[What you need to do] Copy each line of the following data that contains "frame".

== Data listing

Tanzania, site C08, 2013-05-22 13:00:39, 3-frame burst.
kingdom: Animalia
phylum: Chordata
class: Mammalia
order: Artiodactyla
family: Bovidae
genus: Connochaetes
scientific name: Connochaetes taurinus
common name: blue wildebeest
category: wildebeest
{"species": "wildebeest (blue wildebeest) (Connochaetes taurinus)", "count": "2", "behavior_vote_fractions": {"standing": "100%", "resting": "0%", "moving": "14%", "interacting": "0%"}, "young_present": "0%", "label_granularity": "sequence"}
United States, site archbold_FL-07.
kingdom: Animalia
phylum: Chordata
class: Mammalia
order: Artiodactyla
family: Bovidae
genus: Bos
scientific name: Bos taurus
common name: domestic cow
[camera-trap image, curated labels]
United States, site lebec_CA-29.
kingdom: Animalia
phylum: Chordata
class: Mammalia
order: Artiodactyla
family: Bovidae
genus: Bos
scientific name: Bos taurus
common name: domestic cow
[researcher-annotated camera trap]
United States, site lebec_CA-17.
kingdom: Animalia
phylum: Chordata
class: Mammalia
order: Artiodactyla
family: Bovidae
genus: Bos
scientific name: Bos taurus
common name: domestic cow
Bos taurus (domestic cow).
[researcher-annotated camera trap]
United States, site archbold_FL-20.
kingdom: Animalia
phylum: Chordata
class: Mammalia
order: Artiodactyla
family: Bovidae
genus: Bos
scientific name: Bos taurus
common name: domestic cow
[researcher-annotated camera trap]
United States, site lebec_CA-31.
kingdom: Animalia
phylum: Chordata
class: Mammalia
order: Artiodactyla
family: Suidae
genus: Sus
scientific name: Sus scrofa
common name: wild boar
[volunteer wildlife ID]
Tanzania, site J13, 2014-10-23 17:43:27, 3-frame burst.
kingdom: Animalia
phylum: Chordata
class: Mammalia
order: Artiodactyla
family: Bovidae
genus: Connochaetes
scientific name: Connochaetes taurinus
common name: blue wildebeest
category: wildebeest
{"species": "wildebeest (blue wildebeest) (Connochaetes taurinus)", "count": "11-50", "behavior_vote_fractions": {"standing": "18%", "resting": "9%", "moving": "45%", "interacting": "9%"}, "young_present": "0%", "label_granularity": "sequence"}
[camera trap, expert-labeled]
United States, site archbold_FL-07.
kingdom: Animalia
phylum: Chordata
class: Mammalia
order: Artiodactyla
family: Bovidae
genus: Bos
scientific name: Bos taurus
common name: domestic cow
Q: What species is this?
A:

====

[Task solution]
Tanzania, site C08, 2013-05-22 13:00:39, 3-frame burst.
Tanzania, site J13, 2014-10-23 17:43:27, 3-frame burst.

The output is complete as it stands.